Compute Environment Reproducibility & Portability

  • You can only go so far on this front with the combination of a docker file base on a conventional Linux distro and a conda environment because of the need to version system level dependencies.
  • Nix
    • Unlike conda Nix offers the possibility to define even operating system level dependencies it also features the possibility of bundling this environment in to different ‘formats’. Environments can be built in the form of Docker Images, VM images, and Linux binaries from a nix configuration making environments managed with Nix potentially much more readily portable to different infrastructure which favour different and idiosyncratic approaches to deploying compute environments.

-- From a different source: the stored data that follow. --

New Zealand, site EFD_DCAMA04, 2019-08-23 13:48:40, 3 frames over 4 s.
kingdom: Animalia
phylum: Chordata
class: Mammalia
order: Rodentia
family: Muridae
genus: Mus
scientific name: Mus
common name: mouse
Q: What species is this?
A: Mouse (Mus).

    • With flakes Nix provides detailed dependency versioning and a lock file for the entire environment meaning that rebuilding an environment from a nix flake should never fail assuming the sources are still available unlike rebuilding a docker image from a dockerfile
    • The major downside is of course exposing Nix to end-users as it has something of a learning curve - I’m not personally convinced that the curve for Nix is sufficiently steeper than the curve for combining Docker and Conda to overcome the advantages offered by Nix over the combination of Docker and Conda though.

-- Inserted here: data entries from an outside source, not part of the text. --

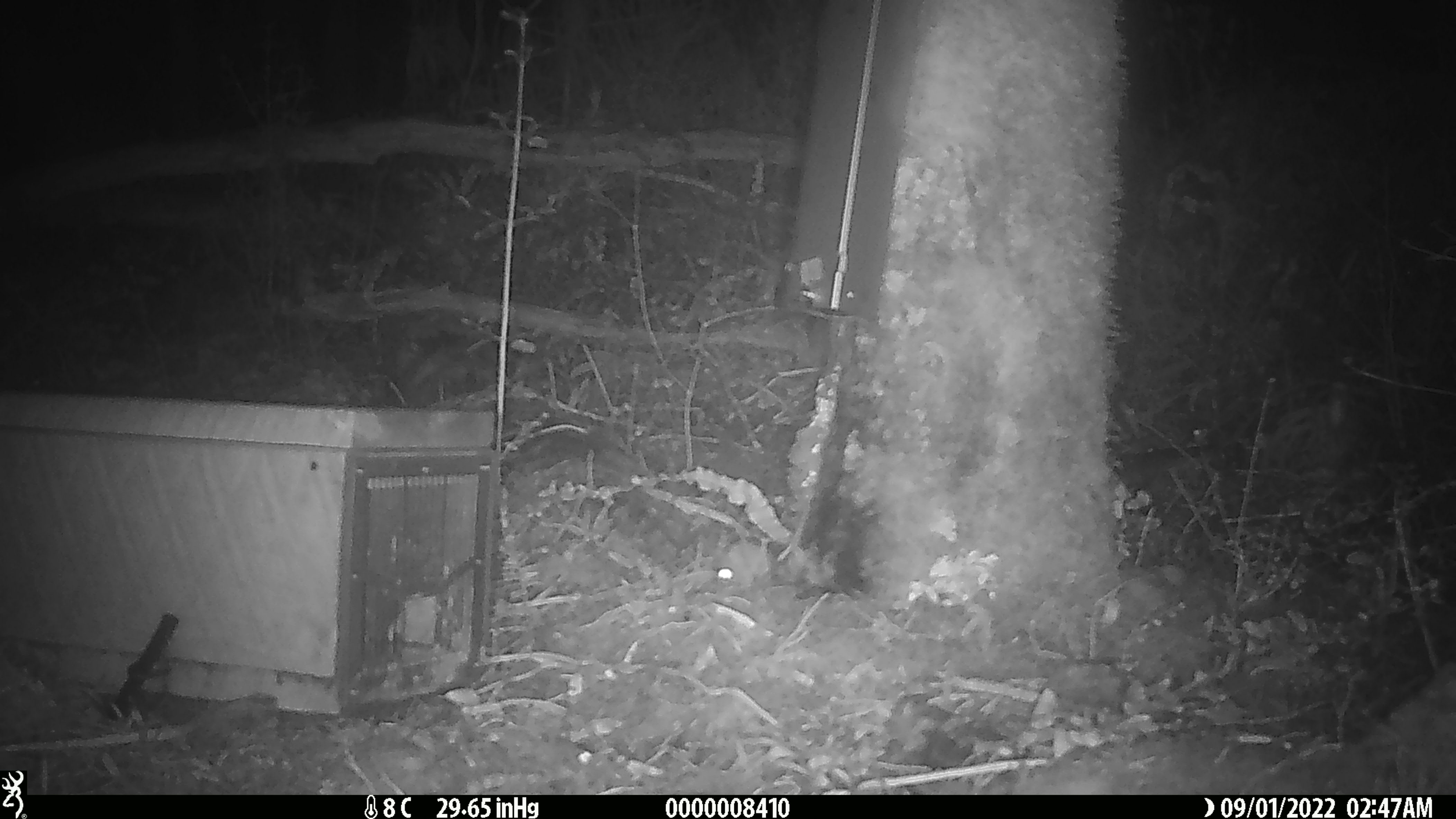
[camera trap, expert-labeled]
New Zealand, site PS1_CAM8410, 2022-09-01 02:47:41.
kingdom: Animalia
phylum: Chordata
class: Mammalia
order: Rodentia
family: Muridae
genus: Mus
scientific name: Mus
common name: mouse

    • (Note: Reproducible environments are being taken to their most extreme in GUIX which draws from the ideas of NIX. GUIX has full source bootstrap i.e. the possibility to bootstrap the build from source of the entire dependency tree, including build dependencies, of a given package with versioning to git commit resolution of all dependencies if desired)

Misc

  • Idea: possible hack for using Gitlab CI/CD Environment variables as a credentials store?
    • Make a gitlab PAT for the user a default Environment Variable in the Renku session and use the gitlab API to get CI/CD environment variables from the gitlab repo on project start?

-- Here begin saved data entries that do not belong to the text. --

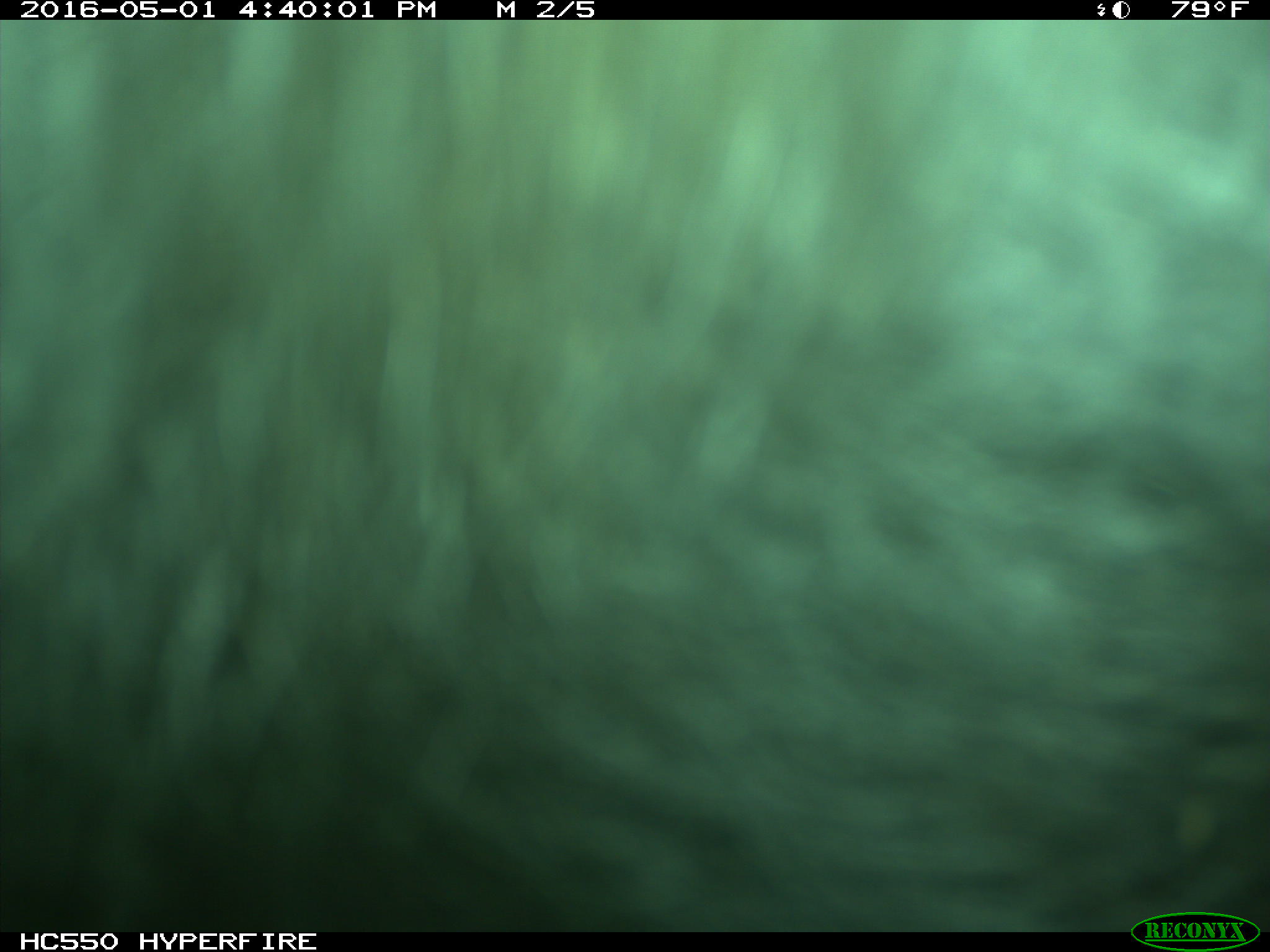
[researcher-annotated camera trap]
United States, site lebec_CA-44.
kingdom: Animalia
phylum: Chordata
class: Mammalia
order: Artiodactyla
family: Bovidae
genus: Bos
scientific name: Bos taurus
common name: domestic cow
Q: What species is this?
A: Bos taurus (domestic cow).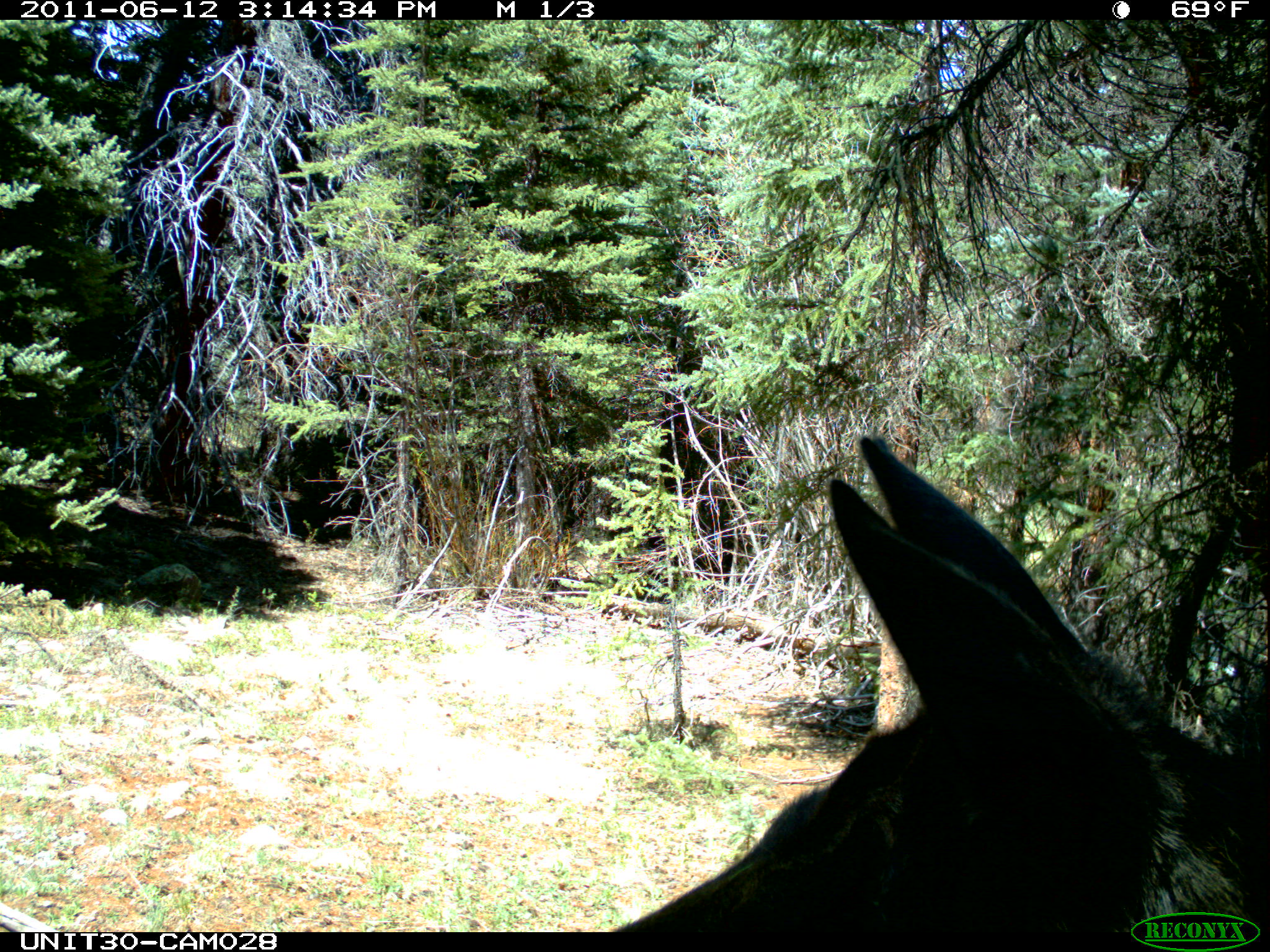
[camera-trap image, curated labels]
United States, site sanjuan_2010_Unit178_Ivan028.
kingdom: Animalia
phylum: Chordata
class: Mammalia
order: Artiodactyla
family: Cervidae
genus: Alces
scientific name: Alces alces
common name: moose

    • See: Project-level CI/CD variables API | GitLab
    • (assumes you can automatically create a PAT for users and inject this into the renku session as an environment variable - if not it’s a way of getting it down to 1 env var you have to set when you start a session if you have multiple credentials you need to access)
  • Thought following mention of connecting to sessions over ssh - Should locally run renku sessions serve to 0.0.0.0 by default or 127.0.0.1?
    • 0.0.0.0 may inadvertently expose ports to the user’s renku session to others on the local network as most iptables based firewalls do not block traffic on 0.0.0.0. (e.g. ufw enabled on ubuntu would allow you to connect to any port on something served on 0.0.0.0 but not 127.0.0.1 unless ports were explicitly allowed)
  • Note: federation between Renku instances might be made easier by the work planned by gitlab to integrate with activitypub for cross instance collaboration.
4 Likes

Thank you very much @RichardJActon for joining the meeting and sharing your thoughts in Discourse. They are extremely helpful and will serve as inspiration for further efforts.